Document Type

Conference Paper

Rights

This item is available under a Creative Commons License for non-commercial use only

Publication Details

Proceedings of the Research in Engineering Education Symposium 2011 - Madrid, Spain

Abstract

Engineering graduates are under increasing pressure to demonstrate high levels of personal skills. The accreditation criteria of professional bodies such as the Accreditation Board for Engineering and Technology (ABET) in the US, Engineers Ireland and Engineers Australia, to name but a few, now include the development of a broad range of personal skills (ABET, 2008; Engineers Australia, 2011; Engineers Ireland, 2007). Evidence of a ‘strong contribution’, a term used by Engineers Ireland, to the development of teamwork, lifelong learning, ethics, communication and self-direction is required in the programme to satisfy the accreditation criteria. Numerous anecdotes of intensive probing for personal skills are relayed by graduates applying for their first job. Many employers devote significant time to assessing the level of personal skills during the recruitment process. Government reports on skills needs often call for greater attention to be paid to the development of critical thinking, creativity and innovation in engineering programmes (Forfás, 2009). Today’s engineering students are experiencing the effects of curricula changing in response to this new outlook of graduate attributes.

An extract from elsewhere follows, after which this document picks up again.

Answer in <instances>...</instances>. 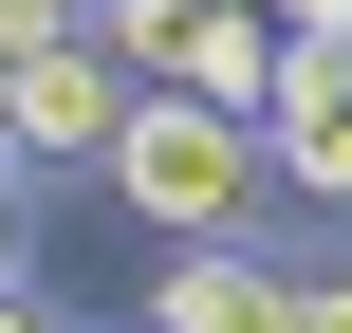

Achievement of high levels of many personal skills is greatly facilitated by a concurrent growth in intellectual development – autonomy in learning, commitment to ethics, willingness to lead and display initiative are hallmarks of the relativistic thinker. The engineer whose intellectual development has not yet passed the dualistic and multiplistic stages and is still reliant on authority for direction and decision making will not score highly on personal skills, will be unattractive to employers, and has yet to realise his/her potential. Personal skills development will be facilitated by an engineering curriculum that promotes growth in intellectual development. Attention should be paid to the intellectual development of the students throughout the programme to optimise their progression from dualistic to relativistic thinking. Process facilitated student-centred learning can support this growth. Evidence of strong contribution to programme outcomes related to design and personal skills should also come from measurements of levels of intellectual development among students.